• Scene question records
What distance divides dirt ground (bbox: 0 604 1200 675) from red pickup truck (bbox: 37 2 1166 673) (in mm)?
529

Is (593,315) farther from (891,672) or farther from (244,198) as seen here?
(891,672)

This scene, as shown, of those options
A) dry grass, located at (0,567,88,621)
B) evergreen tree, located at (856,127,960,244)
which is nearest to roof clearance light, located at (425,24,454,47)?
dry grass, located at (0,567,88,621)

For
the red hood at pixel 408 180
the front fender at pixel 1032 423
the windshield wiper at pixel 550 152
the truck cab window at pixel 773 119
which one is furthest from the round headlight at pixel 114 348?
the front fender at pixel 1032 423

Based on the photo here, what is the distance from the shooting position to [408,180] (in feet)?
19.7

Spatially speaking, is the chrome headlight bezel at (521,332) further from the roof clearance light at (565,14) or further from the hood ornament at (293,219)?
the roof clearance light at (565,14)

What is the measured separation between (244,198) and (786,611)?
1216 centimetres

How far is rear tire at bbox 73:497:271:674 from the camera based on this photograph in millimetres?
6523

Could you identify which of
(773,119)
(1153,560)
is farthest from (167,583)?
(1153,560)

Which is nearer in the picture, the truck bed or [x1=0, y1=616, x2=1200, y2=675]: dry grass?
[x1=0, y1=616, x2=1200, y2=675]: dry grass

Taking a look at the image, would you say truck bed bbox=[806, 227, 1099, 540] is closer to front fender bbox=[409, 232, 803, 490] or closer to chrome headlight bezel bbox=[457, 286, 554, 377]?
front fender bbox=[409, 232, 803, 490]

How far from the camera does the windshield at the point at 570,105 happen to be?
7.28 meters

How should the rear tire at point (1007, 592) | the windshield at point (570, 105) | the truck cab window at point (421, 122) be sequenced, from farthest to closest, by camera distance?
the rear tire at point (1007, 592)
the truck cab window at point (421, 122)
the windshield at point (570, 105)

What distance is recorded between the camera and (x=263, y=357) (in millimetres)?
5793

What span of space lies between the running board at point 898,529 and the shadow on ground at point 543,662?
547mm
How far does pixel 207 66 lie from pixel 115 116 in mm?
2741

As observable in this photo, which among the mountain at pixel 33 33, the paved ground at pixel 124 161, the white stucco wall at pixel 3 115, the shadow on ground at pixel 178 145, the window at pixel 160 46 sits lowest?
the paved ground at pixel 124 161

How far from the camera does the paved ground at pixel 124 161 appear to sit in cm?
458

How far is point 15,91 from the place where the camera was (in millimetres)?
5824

• REQUIRED TASK
Please copy the items starting at the line that contains "How far from the camera does the paved" and ending at the last line of the items, keeping every line unchanged.

• REPLY TO THE TASK
How far from the camera does the paved ground at pixel 124 161 appear to sit in cm?
458

How far is point 15,91 from the place where the camera was (in millimetres)?
5824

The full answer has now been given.